The absence of recent posts and the aforementioned ‘computer problems’ are here represented by a crap photo, but that just epitomises it all. Still, I’m back up and running again now, 11 days later. Kind of.
This was the view looking up from the dentist’s chair in which I spent a not-entirely-enjoyable 40 minutes this morning. Could have been worse I suppose — and would have been, before convenient local anaesthetics were invented.
In my mind’s eye there is a perfectly symmetrical version of this shot. But in the absence of its reality, this one will do.
This was the third of eight railway stations passed through today (nine if you count Wageningen bus station) as I travelled from a small provincial town somewhere near the centre of the Netherlands to a small provincial town somewhere near the centre of Great Britain (Hebden Bridge). And so ends my 11th complete year of doing this blog.

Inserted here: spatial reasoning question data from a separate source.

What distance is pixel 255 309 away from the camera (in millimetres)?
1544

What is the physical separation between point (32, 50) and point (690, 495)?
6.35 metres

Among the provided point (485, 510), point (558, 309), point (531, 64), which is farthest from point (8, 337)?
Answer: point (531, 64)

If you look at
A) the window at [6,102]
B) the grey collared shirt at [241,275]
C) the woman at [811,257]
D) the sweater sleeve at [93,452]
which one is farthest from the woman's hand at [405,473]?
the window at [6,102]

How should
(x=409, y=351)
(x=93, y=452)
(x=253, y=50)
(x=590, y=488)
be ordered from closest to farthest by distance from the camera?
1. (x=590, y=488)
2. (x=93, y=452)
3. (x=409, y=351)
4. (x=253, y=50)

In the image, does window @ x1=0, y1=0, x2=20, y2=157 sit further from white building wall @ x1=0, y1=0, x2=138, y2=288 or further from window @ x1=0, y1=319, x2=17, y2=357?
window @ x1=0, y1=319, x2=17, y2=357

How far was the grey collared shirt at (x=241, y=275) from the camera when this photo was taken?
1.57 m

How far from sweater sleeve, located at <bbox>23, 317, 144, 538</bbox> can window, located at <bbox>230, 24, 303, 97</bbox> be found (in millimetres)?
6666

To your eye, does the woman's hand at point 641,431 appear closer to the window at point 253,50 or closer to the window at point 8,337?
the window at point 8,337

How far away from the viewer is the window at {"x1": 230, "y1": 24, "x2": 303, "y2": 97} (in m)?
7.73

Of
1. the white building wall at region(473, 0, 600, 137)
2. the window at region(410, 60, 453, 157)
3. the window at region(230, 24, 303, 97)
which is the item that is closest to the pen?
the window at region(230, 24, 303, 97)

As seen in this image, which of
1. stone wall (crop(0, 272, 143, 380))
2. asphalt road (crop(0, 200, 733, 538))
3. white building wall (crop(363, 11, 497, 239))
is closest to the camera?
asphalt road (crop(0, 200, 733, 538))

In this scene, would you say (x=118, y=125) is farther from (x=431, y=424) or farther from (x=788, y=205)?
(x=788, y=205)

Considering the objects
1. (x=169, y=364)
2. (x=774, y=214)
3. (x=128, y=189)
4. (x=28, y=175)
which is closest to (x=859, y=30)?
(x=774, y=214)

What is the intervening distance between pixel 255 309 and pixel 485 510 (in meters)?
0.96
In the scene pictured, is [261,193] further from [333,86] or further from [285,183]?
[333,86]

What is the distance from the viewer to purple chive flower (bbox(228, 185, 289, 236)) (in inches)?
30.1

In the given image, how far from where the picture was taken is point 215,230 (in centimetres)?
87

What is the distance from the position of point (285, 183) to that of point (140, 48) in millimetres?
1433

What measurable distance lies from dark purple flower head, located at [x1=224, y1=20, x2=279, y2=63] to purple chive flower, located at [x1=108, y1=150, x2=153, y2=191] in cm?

In Donegal one sometimes feels one has gone back in time. Definitely, the tourist facilities need to catch up a little. Our B & B was kind of rustic, as you can see.
I’m only joking. Actually this was a scene in one of the reproduced historic Irish cottages in the Glencolumbkille Folk Centre. This village, out on the west coast of the world (well, Europe anyway), thereby becomes the 400th different named location to feature on the blog. (See the stats page if you really want the full list.)
On 30th January 1972, not more than a hundred yards from the Bed & Breakfast where we are staying in Derry, the British Army killed 14 citizens of its own country, and wounded 14 more. It took decades, but in 2010 it finally came out how the Estalishment massacred these innocent people, as this quote from a radio conversation between a soldier and his officer reveals: “This chap is clearly unarmed, but can I shoot him anyway?” (The answer was yes.)
The Museum of Free Derry now stands more-or-less on the spot where this atrocity took place, and I’m glad it’s there, and doesn’t depend on state funding. The present bunch of ruling morons are as likely to encourage moves towards a united Ireland as they are anything else. Sadly, I’m English, and can’t secede with them.
Summer at uni, a time to get renovations done to buildings (like the Ellen Wilkinson) which sorely need it. A scaffold and a red tool box set off the view from up on the third floor landing. It would be nice if I was on a proper summer break by now, but not yet: ten days to go.